Fechei os olhos e as lágrimas começaram a rolar livremente, passei o começo todo do ano tentando esquecer o que tinha acontecido ou pelo menos tentar não pensar nisso o tempo todo. Mas agora as imagens do enterro dele apareciam constantemente na minha cabeça. A cena do caixão sendo baixado e a terra o engolindo...
E foi quando eu desabei. Chorei por todos os meses que eu ainda não tinha chorado, chorei de soluçar, eu simplesmente não conseguia parar. Nathan me abraçou e eu enterrei meu rosto na curva do seu pescoço, eu encharquei a camisa dele com as minhas lágrimas.
– Quer que eu fique com você até dormir? - perguntou e eu aceitei sem pensar duas vezes.
Então nós deitamos um de frente para o outro, ele ainda me abraçava e eu chorava. Talvez se fosse em outra situação eu curtisse o seu abraço e carinho, mas não era o momento para isso. Eu ainda estava com a cabeça na curva do seu pescoço, eu agarrava a sua camisa com força. E eu dormi assim, nos braços de Nathan.
>>o
Eu acordei, mas não abri os olhos. Queria entender o porquê de estar me sentindo tão confortável como se estivesse abraçada com alguém e foi esse pensamento que fez a minha mente clarear. Abri os olhos.
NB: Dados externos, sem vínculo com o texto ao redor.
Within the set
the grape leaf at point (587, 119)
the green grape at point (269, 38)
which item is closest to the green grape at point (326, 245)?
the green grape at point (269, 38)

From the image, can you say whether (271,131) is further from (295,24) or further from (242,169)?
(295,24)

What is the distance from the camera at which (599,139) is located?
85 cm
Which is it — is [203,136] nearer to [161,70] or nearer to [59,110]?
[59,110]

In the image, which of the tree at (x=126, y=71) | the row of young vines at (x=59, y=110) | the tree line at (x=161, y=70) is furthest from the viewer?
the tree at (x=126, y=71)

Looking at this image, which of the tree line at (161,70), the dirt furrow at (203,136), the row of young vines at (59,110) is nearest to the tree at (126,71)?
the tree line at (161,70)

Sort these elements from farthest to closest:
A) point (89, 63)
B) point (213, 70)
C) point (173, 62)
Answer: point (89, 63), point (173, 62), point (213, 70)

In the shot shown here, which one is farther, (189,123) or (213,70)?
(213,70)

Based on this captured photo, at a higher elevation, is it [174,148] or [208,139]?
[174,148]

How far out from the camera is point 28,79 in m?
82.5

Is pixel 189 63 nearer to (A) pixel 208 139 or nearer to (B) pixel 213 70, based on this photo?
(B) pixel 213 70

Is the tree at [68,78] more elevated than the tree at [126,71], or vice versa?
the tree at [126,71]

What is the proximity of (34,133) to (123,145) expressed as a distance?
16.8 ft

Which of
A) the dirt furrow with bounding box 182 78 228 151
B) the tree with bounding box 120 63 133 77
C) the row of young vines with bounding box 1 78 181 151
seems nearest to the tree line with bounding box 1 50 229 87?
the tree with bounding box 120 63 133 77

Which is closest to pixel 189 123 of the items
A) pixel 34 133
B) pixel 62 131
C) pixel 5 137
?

Para minha enorme surpresa, Nathan ainda estava lá. Ele ainda dormia, respirava tranquilamente e tinha um sorriso leve nos lábios como se estivesse sonhando com algo bom. Eu não conseguia acreditar que ele ainda estava lá.
Seus braços ainda estavam em volta da minha cintura e eu ainda estava agarrada a sua camisa, a gente quase não tinha se mexido desde que dormimos. Eu não queria me mexer, mas tinha que levantar para pelo menos escovar os dentes.
– Bom dia. - falou Nathan antes que eu pudesse me mexer muito.
– Bom dia. - respondi meio sem jeito.
– Acho que eu acabei dormindo aqui. - eu sorri.
– Eu percebi. - olhei para como estávamos meio constrangida e ele percebeu porque tirou as mãos do meu corpo.
– Como você está? - perguntou.
– Eu estou bem melhor. Obrigada por ficar.
– Foi um prazer, afinal você precisava de mim. - eu sorri e levantei.
– Você espera um minuto? - ele assentiu e eu caminhei para o banheiro. Lavei o rosto, ajeitei o cabelo e escovei os dentes, respirei fundo e saí do quarto.
Nathan estava parado em frente ao espelho, parecia confuso e pensativo, mas sorriu quando me viu.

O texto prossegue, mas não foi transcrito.